The exercise |
Can you lay out the records from the line containing "Between thick branch" through the end of the records, inclusive, as a two-column CSV with columns text and answer, one row per record, with each value in one quoted field and line breaks replaced by spaces?
-- START Dataset rows --
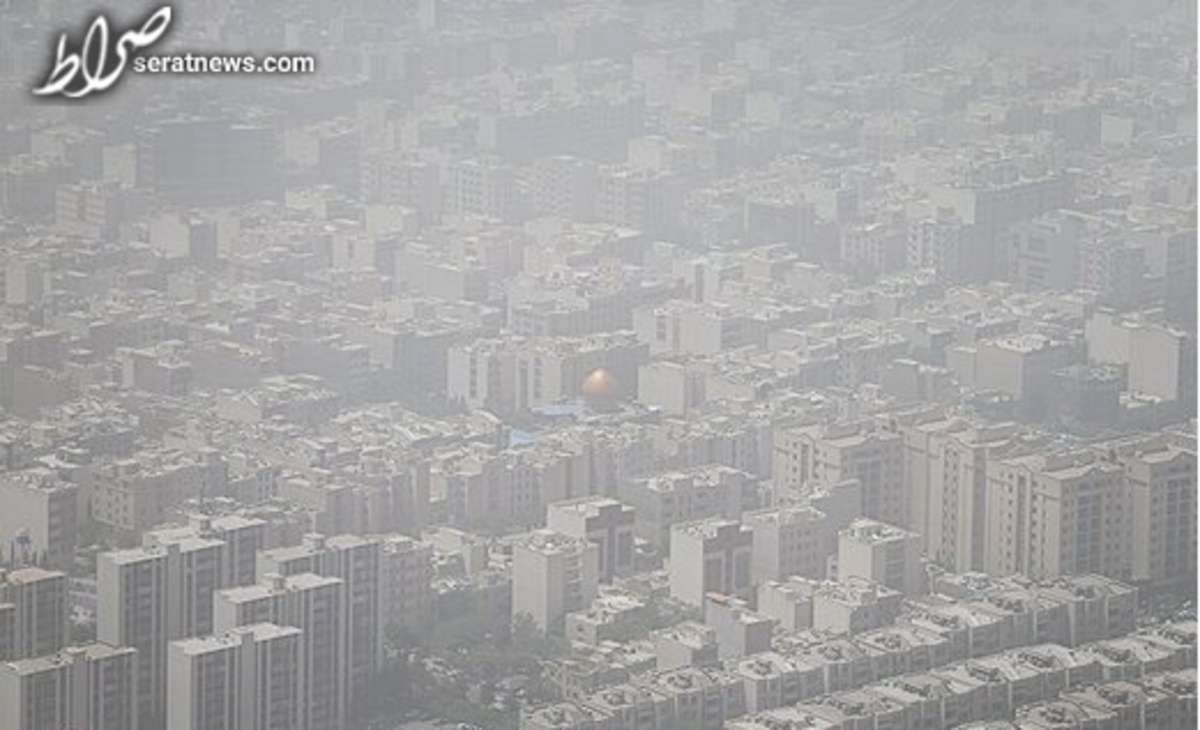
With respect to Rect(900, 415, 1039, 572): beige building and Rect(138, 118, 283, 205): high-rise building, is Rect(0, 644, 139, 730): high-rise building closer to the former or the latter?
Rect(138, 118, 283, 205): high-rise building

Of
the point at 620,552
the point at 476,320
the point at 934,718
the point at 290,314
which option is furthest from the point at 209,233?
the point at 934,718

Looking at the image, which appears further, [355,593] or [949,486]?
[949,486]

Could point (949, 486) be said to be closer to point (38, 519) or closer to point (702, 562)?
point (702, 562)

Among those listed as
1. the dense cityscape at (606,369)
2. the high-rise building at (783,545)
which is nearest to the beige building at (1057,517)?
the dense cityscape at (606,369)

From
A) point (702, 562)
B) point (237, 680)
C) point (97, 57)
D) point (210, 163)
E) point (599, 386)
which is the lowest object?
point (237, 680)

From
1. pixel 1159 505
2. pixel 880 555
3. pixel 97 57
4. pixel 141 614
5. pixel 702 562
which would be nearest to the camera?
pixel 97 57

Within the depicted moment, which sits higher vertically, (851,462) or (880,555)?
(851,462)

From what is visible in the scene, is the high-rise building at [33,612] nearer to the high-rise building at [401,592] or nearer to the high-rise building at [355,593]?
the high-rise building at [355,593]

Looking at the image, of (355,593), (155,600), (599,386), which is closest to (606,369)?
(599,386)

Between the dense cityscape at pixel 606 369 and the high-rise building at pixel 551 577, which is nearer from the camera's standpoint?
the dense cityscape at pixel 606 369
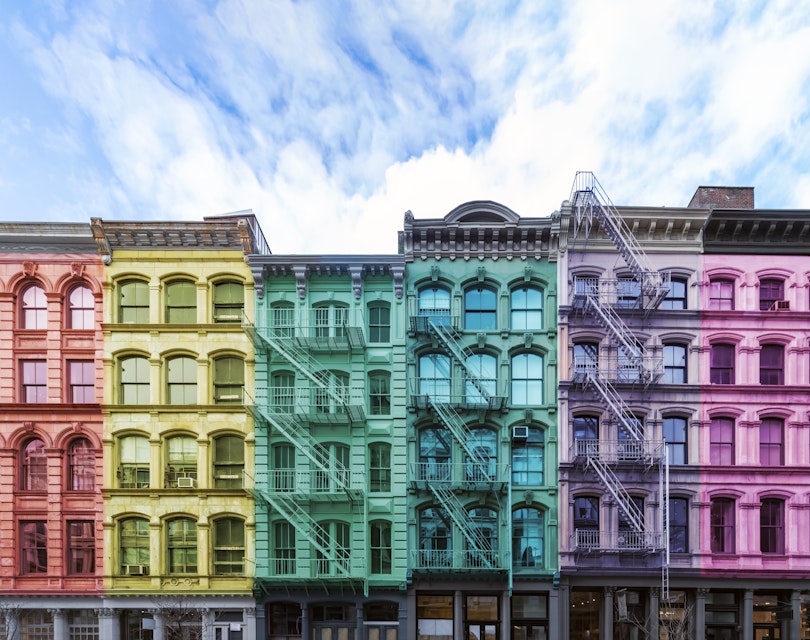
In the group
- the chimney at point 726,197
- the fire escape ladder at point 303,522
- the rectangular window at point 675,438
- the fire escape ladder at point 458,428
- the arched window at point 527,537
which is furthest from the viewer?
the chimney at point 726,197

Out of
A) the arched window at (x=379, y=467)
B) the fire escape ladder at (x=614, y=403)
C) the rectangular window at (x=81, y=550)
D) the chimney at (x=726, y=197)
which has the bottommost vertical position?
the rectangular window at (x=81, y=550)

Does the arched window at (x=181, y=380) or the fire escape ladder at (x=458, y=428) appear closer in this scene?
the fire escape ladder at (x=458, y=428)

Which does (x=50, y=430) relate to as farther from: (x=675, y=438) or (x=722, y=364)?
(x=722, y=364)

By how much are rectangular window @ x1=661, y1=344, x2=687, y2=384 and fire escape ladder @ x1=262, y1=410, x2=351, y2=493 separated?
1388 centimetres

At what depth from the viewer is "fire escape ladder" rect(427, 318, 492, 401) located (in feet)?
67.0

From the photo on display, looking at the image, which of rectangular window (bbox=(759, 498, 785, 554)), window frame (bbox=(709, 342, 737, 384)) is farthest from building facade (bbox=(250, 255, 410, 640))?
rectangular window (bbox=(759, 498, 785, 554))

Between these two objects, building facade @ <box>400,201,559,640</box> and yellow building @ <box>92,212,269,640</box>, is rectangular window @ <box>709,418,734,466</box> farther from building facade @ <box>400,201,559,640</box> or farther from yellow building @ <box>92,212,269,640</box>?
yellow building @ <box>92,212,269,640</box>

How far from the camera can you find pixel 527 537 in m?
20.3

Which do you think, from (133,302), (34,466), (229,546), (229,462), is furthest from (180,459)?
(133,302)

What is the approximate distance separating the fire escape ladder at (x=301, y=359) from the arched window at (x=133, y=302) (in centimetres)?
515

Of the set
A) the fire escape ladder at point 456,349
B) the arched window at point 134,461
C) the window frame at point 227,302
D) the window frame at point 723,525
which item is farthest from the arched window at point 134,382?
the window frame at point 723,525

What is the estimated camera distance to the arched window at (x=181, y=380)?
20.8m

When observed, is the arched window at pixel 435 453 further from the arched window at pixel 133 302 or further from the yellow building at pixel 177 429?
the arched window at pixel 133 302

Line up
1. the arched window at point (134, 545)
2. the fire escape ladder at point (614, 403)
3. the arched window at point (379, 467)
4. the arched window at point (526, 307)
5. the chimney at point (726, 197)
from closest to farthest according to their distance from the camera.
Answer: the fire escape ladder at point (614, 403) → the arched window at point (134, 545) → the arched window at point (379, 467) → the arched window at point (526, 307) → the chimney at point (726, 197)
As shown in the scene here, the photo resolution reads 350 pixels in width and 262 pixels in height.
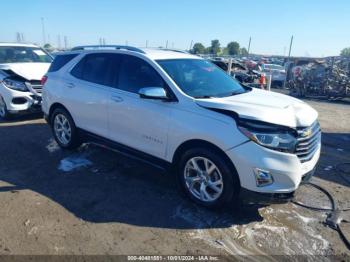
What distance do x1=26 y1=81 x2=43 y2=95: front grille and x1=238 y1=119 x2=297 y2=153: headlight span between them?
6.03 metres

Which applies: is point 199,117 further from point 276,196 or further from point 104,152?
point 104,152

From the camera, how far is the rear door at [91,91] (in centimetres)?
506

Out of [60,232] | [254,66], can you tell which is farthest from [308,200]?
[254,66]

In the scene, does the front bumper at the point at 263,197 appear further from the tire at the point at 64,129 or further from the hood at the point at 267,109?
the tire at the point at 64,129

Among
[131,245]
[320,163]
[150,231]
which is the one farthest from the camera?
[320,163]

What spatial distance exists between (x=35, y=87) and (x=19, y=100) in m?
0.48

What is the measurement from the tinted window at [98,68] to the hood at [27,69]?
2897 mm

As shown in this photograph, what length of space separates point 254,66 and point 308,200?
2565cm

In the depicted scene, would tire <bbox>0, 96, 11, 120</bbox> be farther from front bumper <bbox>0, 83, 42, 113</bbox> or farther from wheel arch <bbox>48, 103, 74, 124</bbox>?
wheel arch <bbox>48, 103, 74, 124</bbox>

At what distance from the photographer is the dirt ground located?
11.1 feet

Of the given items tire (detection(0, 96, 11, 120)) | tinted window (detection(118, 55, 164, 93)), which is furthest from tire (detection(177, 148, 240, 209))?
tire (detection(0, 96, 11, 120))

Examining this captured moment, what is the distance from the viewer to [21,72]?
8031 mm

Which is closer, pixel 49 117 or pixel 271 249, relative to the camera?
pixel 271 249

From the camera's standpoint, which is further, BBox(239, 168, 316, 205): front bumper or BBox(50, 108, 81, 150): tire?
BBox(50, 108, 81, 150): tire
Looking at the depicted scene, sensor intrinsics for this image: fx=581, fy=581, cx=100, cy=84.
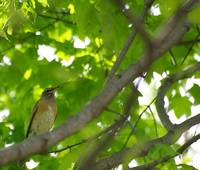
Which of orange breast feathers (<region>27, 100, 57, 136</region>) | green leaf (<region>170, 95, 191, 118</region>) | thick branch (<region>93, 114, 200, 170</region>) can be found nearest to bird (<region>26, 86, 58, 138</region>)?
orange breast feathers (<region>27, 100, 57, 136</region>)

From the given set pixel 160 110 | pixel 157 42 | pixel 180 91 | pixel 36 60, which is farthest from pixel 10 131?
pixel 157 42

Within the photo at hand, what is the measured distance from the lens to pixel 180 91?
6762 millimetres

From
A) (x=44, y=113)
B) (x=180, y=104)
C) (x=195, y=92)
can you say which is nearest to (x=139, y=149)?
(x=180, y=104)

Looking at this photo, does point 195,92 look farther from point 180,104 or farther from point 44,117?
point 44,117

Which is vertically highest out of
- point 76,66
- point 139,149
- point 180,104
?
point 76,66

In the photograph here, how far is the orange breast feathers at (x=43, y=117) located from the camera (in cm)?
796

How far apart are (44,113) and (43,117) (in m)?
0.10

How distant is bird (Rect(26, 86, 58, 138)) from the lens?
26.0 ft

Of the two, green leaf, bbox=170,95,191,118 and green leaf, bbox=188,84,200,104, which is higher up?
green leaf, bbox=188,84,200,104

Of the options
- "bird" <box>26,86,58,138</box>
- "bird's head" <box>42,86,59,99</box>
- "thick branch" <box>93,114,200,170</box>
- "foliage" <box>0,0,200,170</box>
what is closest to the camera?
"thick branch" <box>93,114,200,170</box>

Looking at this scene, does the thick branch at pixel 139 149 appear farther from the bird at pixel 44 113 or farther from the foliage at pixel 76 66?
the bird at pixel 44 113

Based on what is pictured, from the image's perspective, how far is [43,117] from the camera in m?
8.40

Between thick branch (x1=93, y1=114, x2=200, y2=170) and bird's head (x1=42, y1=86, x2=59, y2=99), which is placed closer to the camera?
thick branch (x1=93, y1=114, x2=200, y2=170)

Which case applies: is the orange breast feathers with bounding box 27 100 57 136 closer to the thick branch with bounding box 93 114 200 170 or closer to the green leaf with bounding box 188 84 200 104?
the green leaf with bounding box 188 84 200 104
-- END Dataset rows --
Output |
text,answer
"Between thick branch (x1=93, y1=114, x2=200, y2=170) and bird's head (x1=42, y1=86, x2=59, y2=99), which is placed closer to the camera?","thick branch (x1=93, y1=114, x2=200, y2=170)"
"Which case applies: is the orange breast feathers with bounding box 27 100 57 136 closer to the thick branch with bounding box 93 114 200 170 or closer to the green leaf with bounding box 188 84 200 104?","the green leaf with bounding box 188 84 200 104"